Challenge 1: In the passage on enterprise mashups, who is credited with adding the term situational application to the list of IT acronyms?

The growth in information working and the knowledge economy is placing new demands on information technology. Knowledge workers today expect the same level of access and ease of use from their business systems that they enjoy with their iPOD or favourite websites (such as Google). A challenge facing IT departments is how to keep up with the volume of requests from information workers to develop new applications in response to their rapidly changing information needs. In a 2008 survey conducted by IBM, a majority of CEOs rated their organisation's ability to manage change 22% lower than their expected need for change. Business mashups give people the tools needed to adapt to change, develop new insights, and act on new business opportunities.
Enterprise mashups are an important new development in IT as they provide a new and accessible means of creating large numbers of business applications without requiring complex IT projects or large numbers of IT people with deep technical skills. They offer organizations a way to rapidly adapt to changing business needs.
Unlike traditional IT development tools that focus on the small number of heavy-weight business applications that serve the majority of users, enterprise mashups are specifically designed to support the 'long-tail' of demand from small numbers of users, sometimes individuals, for a proportionately large number of relatively light-weight (and sometimes short-terms) business applications that information workers as individuals, or working in teams, need in order to respond to new business situations. Without enterprise mashup technologies these information applications would otherwise go unserved by IT. The usual consequence of this is IT heads finding information workers serving themselves with self-made applications built using desktop tools such as MS Excel or MS Word (and the security risks and version control dangers this represents).
It was Luba Cherbakov of IBM, who is attributed with putting the term situational application (or SN) on the IT technologies ever growing list of acronyms. Cherbakov describes a Situational Application as - “…an application built to address a particular situation, problem, or challenge. The development life cycle of these types of applications is quite different from the traditional IT-developed, SOA-based solution. Situational applications are usually built by knowledge workers who adopt iterative development often measured in days or weeks, not months or years. As the requirements of a small team using the application change, the Situational Application often continues to evolve to accommodate these changes. Significant changes in requirements may lead to an abandonment of the used application altogether; in some cases it's just easier to develop a new one than to update the one in use.”

Material supplied:
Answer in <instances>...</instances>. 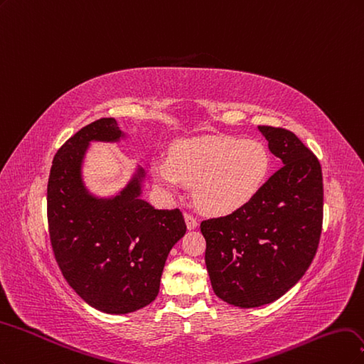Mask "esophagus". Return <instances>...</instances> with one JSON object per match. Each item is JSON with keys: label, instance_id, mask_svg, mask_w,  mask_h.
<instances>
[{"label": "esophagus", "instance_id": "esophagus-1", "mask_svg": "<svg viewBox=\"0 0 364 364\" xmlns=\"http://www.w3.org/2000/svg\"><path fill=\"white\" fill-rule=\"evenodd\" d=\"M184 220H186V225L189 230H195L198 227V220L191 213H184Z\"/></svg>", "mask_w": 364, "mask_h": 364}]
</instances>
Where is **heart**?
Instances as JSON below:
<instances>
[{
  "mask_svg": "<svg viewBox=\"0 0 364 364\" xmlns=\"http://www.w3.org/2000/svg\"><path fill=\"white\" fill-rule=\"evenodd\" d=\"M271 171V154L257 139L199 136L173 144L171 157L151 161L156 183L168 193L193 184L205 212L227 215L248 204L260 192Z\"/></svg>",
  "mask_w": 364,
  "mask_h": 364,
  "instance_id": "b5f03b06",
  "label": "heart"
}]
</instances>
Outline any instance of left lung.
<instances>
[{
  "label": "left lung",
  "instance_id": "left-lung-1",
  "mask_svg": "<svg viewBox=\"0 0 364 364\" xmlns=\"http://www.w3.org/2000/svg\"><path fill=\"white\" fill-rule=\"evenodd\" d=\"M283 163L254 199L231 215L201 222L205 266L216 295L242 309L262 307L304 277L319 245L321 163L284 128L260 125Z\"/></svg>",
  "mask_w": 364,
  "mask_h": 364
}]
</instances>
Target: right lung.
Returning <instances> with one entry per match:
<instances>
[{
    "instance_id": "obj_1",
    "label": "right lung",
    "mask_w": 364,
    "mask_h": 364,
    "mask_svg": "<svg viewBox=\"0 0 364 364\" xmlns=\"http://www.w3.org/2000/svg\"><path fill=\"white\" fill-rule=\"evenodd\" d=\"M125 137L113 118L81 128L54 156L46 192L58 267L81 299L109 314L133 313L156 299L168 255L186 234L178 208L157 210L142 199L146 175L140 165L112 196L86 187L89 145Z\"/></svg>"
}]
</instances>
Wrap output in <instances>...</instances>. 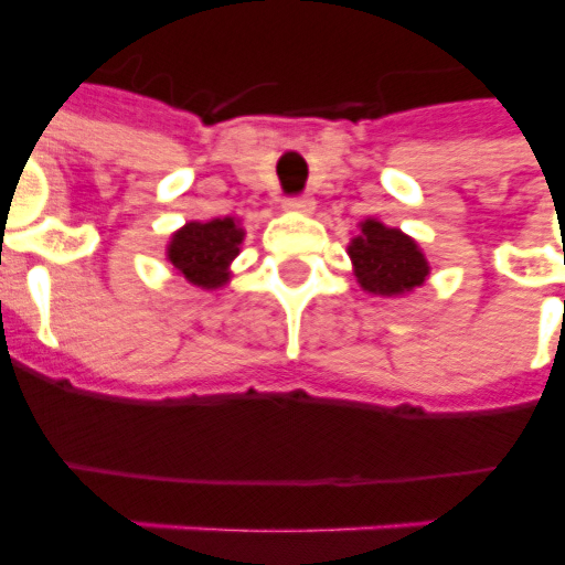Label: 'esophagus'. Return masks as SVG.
--
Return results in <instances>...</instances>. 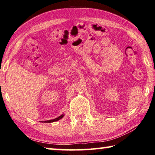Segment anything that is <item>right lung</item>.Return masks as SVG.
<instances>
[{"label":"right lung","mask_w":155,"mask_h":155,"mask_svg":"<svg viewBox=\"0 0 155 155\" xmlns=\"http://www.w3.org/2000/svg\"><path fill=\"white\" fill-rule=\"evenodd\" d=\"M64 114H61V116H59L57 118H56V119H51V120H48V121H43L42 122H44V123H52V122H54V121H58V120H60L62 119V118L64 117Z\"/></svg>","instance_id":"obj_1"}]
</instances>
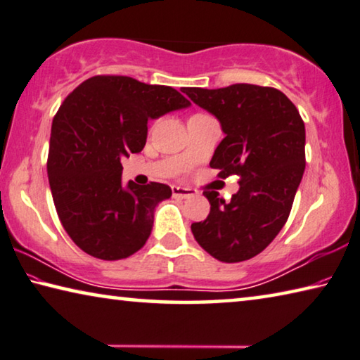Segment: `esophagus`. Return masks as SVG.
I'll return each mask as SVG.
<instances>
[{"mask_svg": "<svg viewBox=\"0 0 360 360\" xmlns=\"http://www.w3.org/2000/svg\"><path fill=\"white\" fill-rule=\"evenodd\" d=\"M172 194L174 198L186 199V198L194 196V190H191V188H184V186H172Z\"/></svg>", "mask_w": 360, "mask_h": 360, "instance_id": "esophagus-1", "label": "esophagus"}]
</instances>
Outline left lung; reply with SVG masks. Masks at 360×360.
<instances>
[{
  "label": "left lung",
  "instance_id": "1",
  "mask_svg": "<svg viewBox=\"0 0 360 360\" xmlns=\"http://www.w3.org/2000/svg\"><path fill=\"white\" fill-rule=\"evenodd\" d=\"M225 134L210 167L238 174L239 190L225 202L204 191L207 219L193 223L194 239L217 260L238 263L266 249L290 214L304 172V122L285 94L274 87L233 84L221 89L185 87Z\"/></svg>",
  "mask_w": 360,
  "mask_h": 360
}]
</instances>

Challenge 2: Report how many lines in the rows above contain the string "left", where case counts, and give only the number.

Exercise answer 1: Luba Cherbakov of IBM.

Exercise answer 2: 5